Now, that didn't get down too well in Athens, but the idea is anything but new. Greek real estate brokers have been show-casing "island jewels" in the "sun-spoilt" Aegean Sea for some time. Cost: 2 to 20 million euros. And many of them have in fact already been sold.

View over the caldera of Santorini in Greece.
Tom Pfeiffer | Getty Images

While there might be a few - yes, sun-spoilt for sure - uninhabited rocks in the Aegean that could be turned into petty cash, many of the 3,000 or more islands are uncomfortably close to the coast of Turkey and might not be that attractive to investors.

More often than not one might get unannounced visits from refugees that land on these islands in ramshackle rubber dinghies. Not really the "Onassis feeling," is it?
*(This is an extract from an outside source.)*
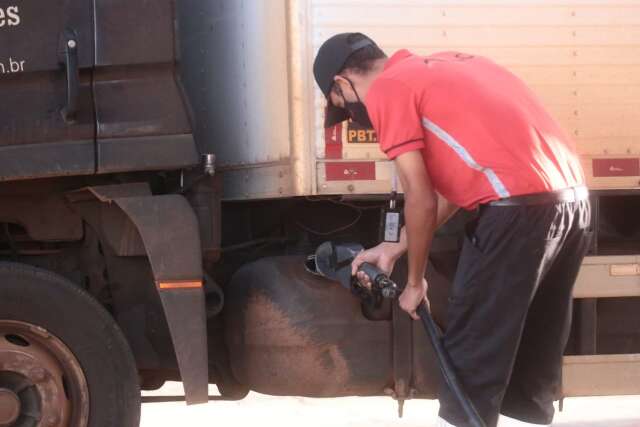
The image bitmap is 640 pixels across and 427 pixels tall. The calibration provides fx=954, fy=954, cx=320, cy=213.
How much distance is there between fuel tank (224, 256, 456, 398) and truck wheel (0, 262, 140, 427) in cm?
65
Ok, if islands are not a real cash option and - often deplored by Greek politicians - many of the valuable antiquities have long been pilfered (by fellow Europeans), what DOES Greece still have to sell?

Family Silver

Jokes and satire aside, there are still some assets Greece could sell. Some state-owned family silver so to speak. Such as public utility DEI. But such a move would be extremely unpopular with the unions (well, what else is new?).

The government made a few half-hearted attempts at privatizing DEI and the unions always very successfully kyboshed that - very effectively, by turning the lights off in Athens for a few hours. Result: DEI still is firmly in state hands.

Really, Greece is only facing what other, richer countries have faced before: painful, all too painful economic restructuring, lay-offs and selling off the "family silver".

Germany had to do it in order to finance the debts of German unification. The UK had to do it in the depth of its economic crises of the seventies and eighties. And France had to do it (and is doing it still).

There were protests, general strikes, steel workers and miners marching in order to defend their jobs and their livelihoods; and governments came under pressure - and on occasion were booed out of power.

But in the end, that did not stop the painful restructuring. It happened all the same, with all the pain it involved. As it will happen in Greece. Greece will survive this crisis. Whether the present Greek government will ... well, the jury is still out on this one.

Maybe Papandreou and Co should invest in one of those "sun-spoilt islands" in the Aegean while they still have the chance ... just in case they end up enjoying their retirement rather earlier than planned.